Membicarakan Oong Maryono berarti membicarakan pencak silat dalam bentuk budaya, bela diri, seni, sekaligus olahraga.
Buku Pencak Silat Merentang Waktu karya alm. Oong Maryono adalah buku ketujuh yang saya ulas sebagai bagian dari program Satu Bulan Satu Buku sejak Desember 2016. Melihat jumlah buku yang terulas, sebenarnya saya agak melewati target dan karenanya, saya mencoba mengerem dengan tidak selalu membuat ulasan setiap buku yang saya baca.
Pencak Silat Merentang Waktu saya peroleh dari salah satu anggota Forum Pecinta dan Pelestari Silat Tradisional Indonesia pada tahun 2008. Mendapatkan dan kemudian membaca buku cetakan ketiga setebal lebih dari 378 halaman ini ibarat mendapatkan curahan kekayaan akal budi bangsa Indonesia yang wujud ke muka publik melalui riset mengenai silat di Indonesia yang dilakukan alm. Oong Maryono.

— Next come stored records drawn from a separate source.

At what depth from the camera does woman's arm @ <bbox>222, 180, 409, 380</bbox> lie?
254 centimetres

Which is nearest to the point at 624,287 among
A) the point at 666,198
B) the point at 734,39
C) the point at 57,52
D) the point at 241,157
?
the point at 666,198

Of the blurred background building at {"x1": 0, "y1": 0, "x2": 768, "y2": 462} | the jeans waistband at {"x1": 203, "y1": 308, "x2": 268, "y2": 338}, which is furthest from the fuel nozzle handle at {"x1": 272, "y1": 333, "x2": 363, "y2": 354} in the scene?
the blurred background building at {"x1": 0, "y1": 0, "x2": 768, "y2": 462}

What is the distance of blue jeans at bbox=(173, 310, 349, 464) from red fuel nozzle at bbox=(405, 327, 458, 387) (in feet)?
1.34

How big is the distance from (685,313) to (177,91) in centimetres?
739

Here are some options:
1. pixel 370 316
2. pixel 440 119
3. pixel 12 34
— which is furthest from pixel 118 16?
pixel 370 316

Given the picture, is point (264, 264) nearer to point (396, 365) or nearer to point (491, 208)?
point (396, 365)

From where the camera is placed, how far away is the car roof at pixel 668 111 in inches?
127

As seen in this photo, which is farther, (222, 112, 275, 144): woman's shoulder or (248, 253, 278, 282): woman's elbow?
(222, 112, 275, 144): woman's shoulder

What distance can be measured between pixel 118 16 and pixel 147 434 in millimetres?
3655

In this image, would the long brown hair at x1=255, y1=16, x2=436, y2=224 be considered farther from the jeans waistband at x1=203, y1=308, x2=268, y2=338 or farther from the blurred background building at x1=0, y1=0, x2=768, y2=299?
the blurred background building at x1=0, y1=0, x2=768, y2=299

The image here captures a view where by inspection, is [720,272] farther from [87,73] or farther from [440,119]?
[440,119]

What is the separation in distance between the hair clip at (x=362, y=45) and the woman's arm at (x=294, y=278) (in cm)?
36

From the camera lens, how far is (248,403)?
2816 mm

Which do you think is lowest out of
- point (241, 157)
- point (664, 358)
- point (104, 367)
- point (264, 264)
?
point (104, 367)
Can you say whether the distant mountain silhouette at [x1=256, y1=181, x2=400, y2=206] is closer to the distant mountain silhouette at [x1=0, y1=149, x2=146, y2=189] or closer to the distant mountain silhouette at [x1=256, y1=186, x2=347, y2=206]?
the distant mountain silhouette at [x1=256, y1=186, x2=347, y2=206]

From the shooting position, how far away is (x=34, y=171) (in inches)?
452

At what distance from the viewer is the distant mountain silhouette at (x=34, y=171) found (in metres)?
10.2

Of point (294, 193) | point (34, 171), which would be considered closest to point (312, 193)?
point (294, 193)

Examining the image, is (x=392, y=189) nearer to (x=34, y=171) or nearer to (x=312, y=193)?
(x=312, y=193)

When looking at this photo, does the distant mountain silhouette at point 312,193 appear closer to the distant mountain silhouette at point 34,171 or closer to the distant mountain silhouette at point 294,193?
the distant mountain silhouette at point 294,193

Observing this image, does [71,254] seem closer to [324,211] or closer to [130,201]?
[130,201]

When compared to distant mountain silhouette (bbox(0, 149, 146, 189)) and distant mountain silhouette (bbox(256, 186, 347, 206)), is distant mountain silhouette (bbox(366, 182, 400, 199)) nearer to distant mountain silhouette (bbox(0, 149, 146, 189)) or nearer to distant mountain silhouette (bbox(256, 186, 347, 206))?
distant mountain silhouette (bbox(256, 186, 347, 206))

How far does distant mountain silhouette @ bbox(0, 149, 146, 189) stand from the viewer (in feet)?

Secara pribadi, saya tidak mengenal alm. Oong Maryono dengan baik. Saya pernah bertemu dan berbincang langsung dengan beliau hanya dua kali dan semuanya terjadi di Padepokan Pencak Silat, Taman Mini Indonesia Indah. Di luar itu, komunikasi kami lebih sering terjadi melalui media sosial dan messenger. Meski demikian, hanya melalui pertemuan pertama pun saya sudah bisa merasakan kedalaman pengetahuan pencak silat yang tidak sekedar gerakan fisik, olahraga, atau pengetahuan budaya.
Dalam opini saya, alm. Oong Maryono mengetahui pencak silat dari kulit hingga ke sumsum tulang dan buku Pencak Silat Merentang Waktu adalah bukti valid pengetahuan tersebut. Buku ini mampu mengisahkan pencak silat secara jauh lebih lengkap karena sepanjang pengetahuan saya, informasi tertulis pencak silat secara mayoritas hanya buku-buku tipis atau stensilan yang menekankan hanya pada teknik fisik dan/atau spiritual. Sangat jarang catatan tertulis yang menceritakan konteks sosial budaya pencak silat. Buku Pencak Silat Merentang Waktu mampu merangkum semua hal tersebut dengan baik sesuai konteks.
Apa itu pencak silat?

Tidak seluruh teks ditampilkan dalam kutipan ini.